The exercise —
Answer these questions about the reading passage. Write each answer on its own line, numbered 1., 2. and 3.
1. What did the father-in-law ask all of his children to do after he remarried?
2. Who has cut off their relation with him because of his wife's behavior?
3. What does he willingly do for everybody on her behalf?

Reading passage —

As-salamu-alaikum mufti,our father-in-law has remarried after our mother-in-laws death,a lady of his own choice(uneducated,widow,issue less) and asked all of his children to look out for their own way of livelihood and to live separately, and that he will lead his life of his own choice. By Allah's mercy&grace we are all working&leaving abroad now with our family. But since some years he has informed us about our step mother-in laws misbehavior/disobedience,ungrateful and quarrelsome,abusive nature towards him, his kith & kin family and neighbors back home, because of which all of his brothers, sister have cut off their relation from him, which he cannot anymore tolerate. He tried his best to make her understand about her duties, and to be afraid of Allah because of her misbehavior/disobedience and of Allah's wrath etc,but everything in vain, he even willingly apologizes to everybody on her behalf for all her wrongdoings, slandering etc.,but she never apologies nor feel ashamed on her part. He needs our help to resolve this issue now,pls guide us what should we do in a proper shariath & islamic way & help him to solve this issue amicably.

Given information —
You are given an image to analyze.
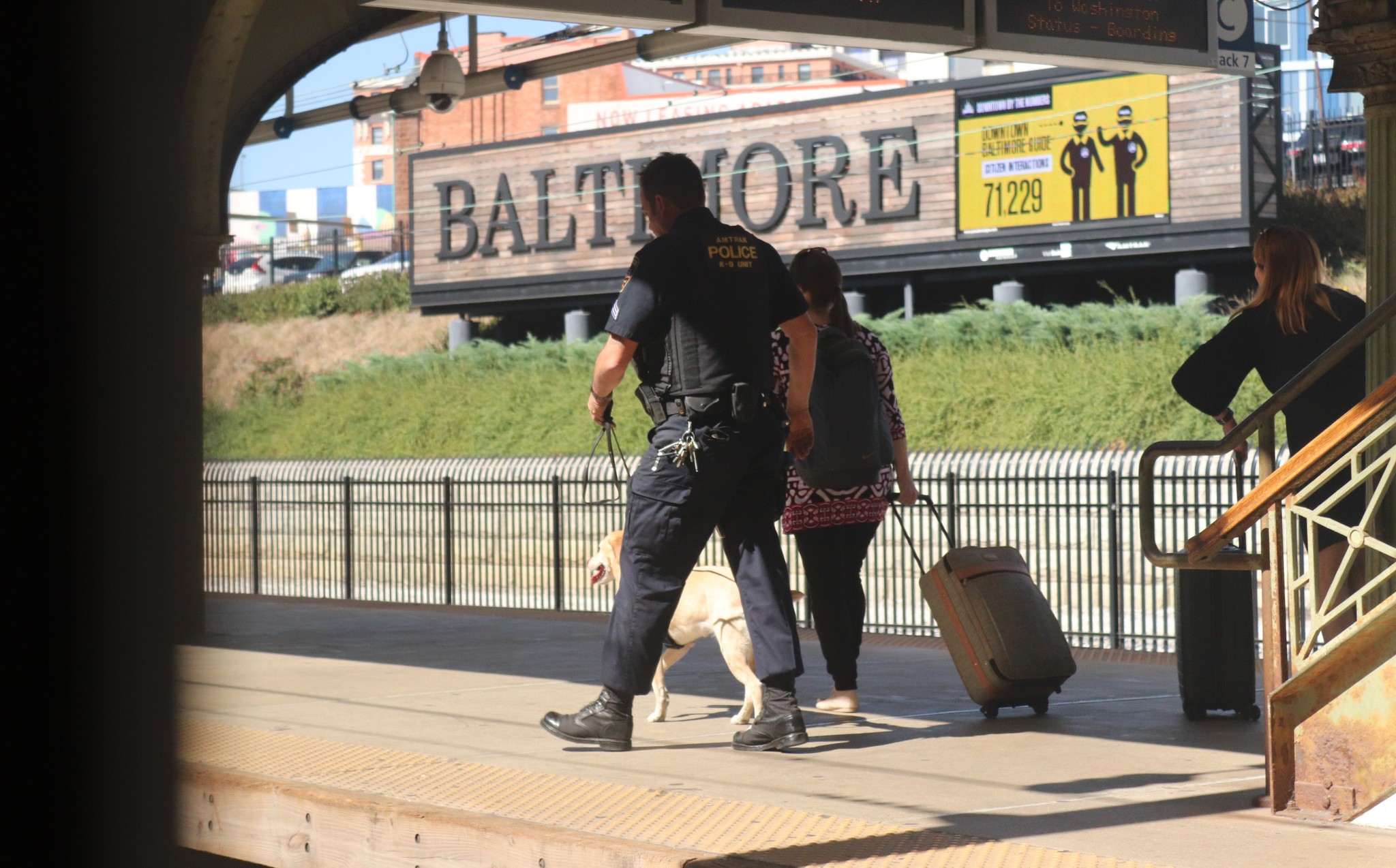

Exercise answer —
1. He asked them to find their own way of livelihood and to live separately.
2. All of his brothers and his sister.
3. He apologizes to everybody for all her wrongdoings.